My Eye Rx utilizes a redirect-based eCommerce model (Clover Hosted Checkout) for all payment processing. The following policies apply to My Eye Rx's eCommerce environment:

• Standard Server Configuration: Define a standard configuration for servers that includes necessary services, protocols, and settings. Ensure that vendor default accounts are changed, removed or disabled. Disable unnecessary services and protocols to minimize vulnerabilities.
• Hardening Procedures: Implement strong authentication and authorization mechanisms. Use file integrity monitoring tools to detect unauthorized changes. Enforce the use of antivirus and anti-malware solutions where applicable.
• Administrative Access: Limit access to server configurations to authorized personnel only. Use multi-factor authentication for administrative access. Maintain an audit trail of all access and changes made to server configurations.

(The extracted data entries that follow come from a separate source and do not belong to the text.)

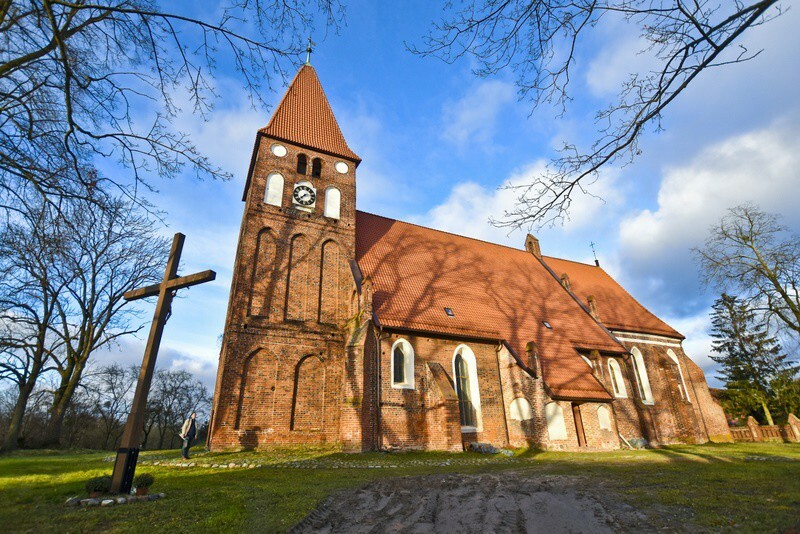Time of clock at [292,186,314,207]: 2:39
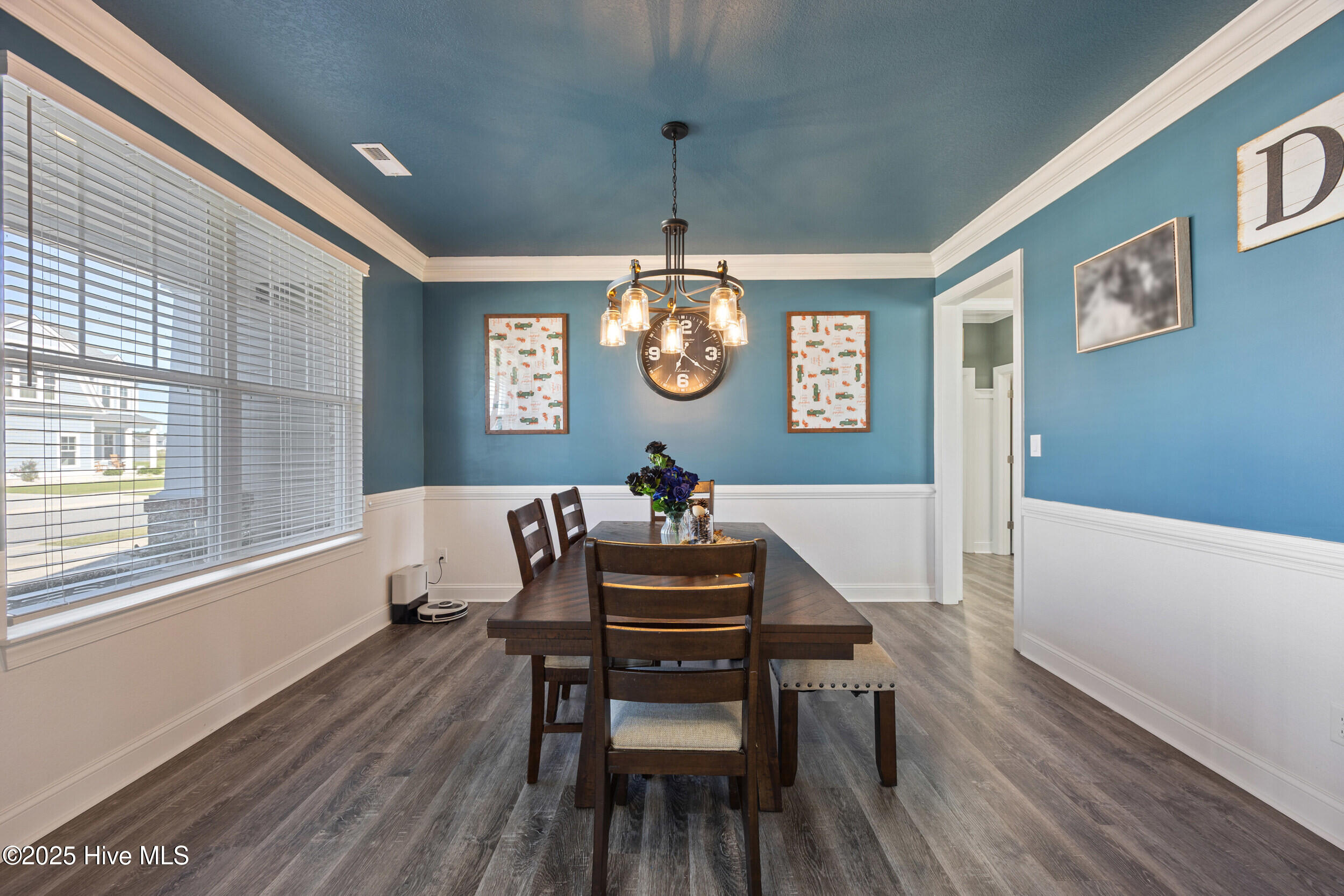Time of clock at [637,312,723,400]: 6:20
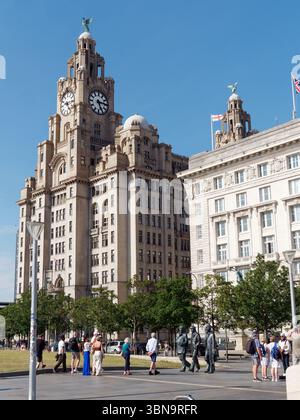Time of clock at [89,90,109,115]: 5:14
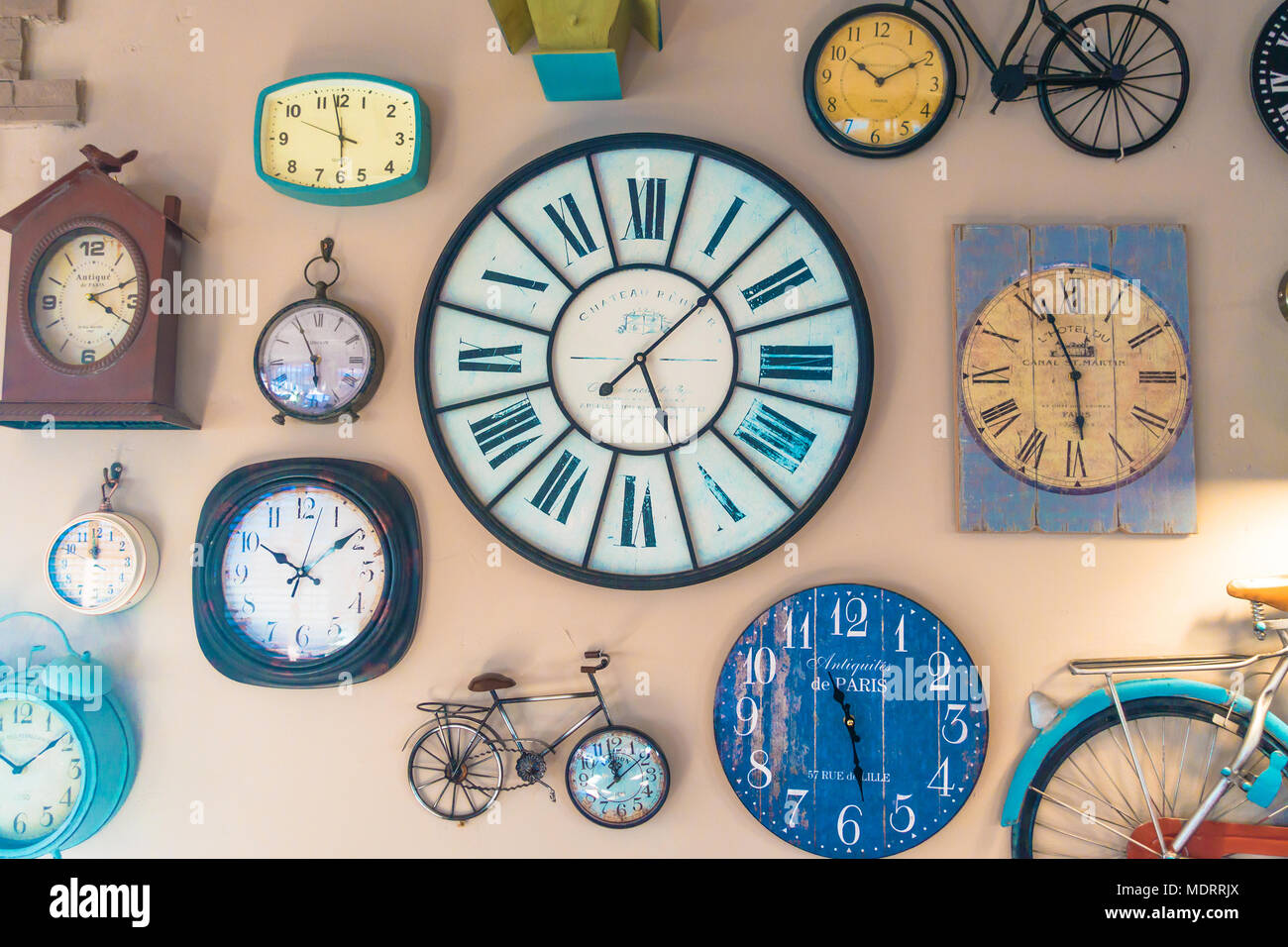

• Regular Reviews: Periodically review server configurations against the established standard. Update configurations in response to new threats, vulnerabilities, or changes in organizational needs.
• Vulnerability Management: Regularly scan for vulnerabilities and address identified weaknesses. Establish a process to check for new security vulnerabilities using industry recognized sources. Regularly update and patch operating systems and software. Apply applicable security patches within one month from release.